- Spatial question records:

● ● ● ● ●

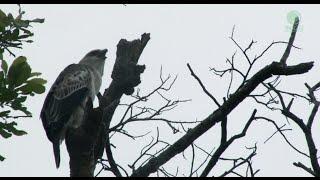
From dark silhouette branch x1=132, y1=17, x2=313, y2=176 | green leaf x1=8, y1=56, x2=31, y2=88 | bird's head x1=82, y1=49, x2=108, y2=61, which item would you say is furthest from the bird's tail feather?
green leaf x1=8, y1=56, x2=31, y2=88

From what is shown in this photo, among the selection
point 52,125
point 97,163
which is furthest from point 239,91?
point 52,125

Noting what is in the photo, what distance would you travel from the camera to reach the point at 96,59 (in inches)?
347

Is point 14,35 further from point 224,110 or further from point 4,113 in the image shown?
point 224,110

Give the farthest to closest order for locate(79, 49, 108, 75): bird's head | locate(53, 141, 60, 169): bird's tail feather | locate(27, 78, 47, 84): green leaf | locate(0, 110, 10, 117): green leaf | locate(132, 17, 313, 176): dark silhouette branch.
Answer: locate(79, 49, 108, 75): bird's head
locate(53, 141, 60, 169): bird's tail feather
locate(132, 17, 313, 176): dark silhouette branch
locate(27, 78, 47, 84): green leaf
locate(0, 110, 10, 117): green leaf

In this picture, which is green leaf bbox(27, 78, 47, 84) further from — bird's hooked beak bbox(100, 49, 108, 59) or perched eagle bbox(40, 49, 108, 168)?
bird's hooked beak bbox(100, 49, 108, 59)

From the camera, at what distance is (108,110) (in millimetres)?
4957

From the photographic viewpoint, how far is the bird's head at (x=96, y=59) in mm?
8666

● ● ● ● ●

- AIM: Rewrite the records from the line with "From the camera, at" up to and including the last line, swapping "camera" for "lens" and keeping all else the same.

- IN RESPONSE:
From the lens, at what distance is (108,110) (in millimetres)?
4957

From the photographic viewpoint, how far is the bird's head at (x=96, y=59) in mm?
8666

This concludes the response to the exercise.